Stevia rebaudiana is native to Paraguay and is widespread in its country of origin. The natural habitat of Stevia rebaudiana is subtropical grasslands (mesothermal-humid climatic zone) at altitudes of about 200–600 m above sea level, in the Amambay Cordillera, a mountain range of north-eastern Paraguay (Katayama et al. 1976). It usually grows in semi-dry mountainous terrain, and its habitat ranges from grasslands, scrub forests, forested mountain slopes and conifer forests to subalpine vegetation (Kinghorn 2001).

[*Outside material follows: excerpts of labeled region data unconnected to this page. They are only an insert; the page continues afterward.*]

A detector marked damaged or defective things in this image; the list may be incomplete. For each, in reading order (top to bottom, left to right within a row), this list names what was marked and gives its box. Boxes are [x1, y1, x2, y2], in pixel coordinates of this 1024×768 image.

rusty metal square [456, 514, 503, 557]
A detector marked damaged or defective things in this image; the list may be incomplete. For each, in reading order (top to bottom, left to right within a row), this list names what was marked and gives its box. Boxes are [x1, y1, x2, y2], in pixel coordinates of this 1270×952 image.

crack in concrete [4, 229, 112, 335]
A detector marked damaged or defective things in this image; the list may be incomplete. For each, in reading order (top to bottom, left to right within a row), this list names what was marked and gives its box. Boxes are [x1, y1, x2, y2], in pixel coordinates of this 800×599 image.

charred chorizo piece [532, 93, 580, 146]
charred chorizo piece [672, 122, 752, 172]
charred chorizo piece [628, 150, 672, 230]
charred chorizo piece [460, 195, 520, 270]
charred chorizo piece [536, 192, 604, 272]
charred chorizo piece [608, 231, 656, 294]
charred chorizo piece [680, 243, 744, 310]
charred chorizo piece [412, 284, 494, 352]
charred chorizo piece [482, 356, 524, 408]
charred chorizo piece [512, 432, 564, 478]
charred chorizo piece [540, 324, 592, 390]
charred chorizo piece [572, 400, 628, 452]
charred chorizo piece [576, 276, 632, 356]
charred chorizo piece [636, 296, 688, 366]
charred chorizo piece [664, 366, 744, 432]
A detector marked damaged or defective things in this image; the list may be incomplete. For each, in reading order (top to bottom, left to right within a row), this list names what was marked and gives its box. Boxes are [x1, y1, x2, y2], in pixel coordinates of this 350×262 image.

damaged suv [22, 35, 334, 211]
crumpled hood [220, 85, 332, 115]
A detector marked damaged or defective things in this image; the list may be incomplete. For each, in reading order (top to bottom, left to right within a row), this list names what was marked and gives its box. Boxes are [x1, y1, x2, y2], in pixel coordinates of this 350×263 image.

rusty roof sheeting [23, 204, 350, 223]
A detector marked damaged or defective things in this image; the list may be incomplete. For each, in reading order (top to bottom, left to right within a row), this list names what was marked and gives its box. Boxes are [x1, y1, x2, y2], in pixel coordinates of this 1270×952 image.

Stevia rebaudiana is a New World genus distributed from the South American Andes to the southern United States, through Argentina, the Brazilian highlands and Central Mexico (Grashoff 1972). It is a 30–60 cm tall herbaceous plant with perennial rhiozomes, simple, opposite and narrowly elliptic to oblanceolate leaves, trinerved venation, paniculate-corymbose inflorescences with white flowers, and achenes bearing numerous, equally long pappus awns (Robinson 1930). A picture of the plant is shown in Figure 1.2.
Figure 1.1 Market potential of Stevia and related products in the world. (a) Percentage compound annual growth rate (CAGR) of different sweeteners in the projected years 2011–15. (b) Global Stevia market in different regions of the world in 2010. (c) Annual global Stevia production in the last 5 years. For a colour version of this figure, see Plate 1.1.
The following chemical description of steviol glycoside is taken from the original JECFA monograph (WHO 2000):
‘Stevioside is a glycoside of the diterpene derivative steviol (ent-1 3-hydroxykaur-1 6-en-19-oic acid). Steviol glycosides are natural constituents of the plant Stevia rebaudiana Bertoni. The leaves of S. rebaudiana Bertoni contain eight different steviol glycosides, the major constituent being stevioside (triglucosylated steviol), constituting about 5–10% in dry leaves. Other main constituents are rebaudioside A (tetraglucosylated steviol), rebaudioside C, and dulcoside A. S. rebaudiana is native to South America and has been used to sweeten beverages and food for several centuries. The plant has also been distributed to South-east Asia. Stevioside has a sweetening potency 250–300 times that of sucrose and is stable to heat. In a 62-year-old sample from a herbarium, the intense sweetness of S. rebaudiana was conserved, indicating the stability of stevioside to drying, preservation, and storage (Soejarto et al. 1982; Hanson and de Oliveira 1993).’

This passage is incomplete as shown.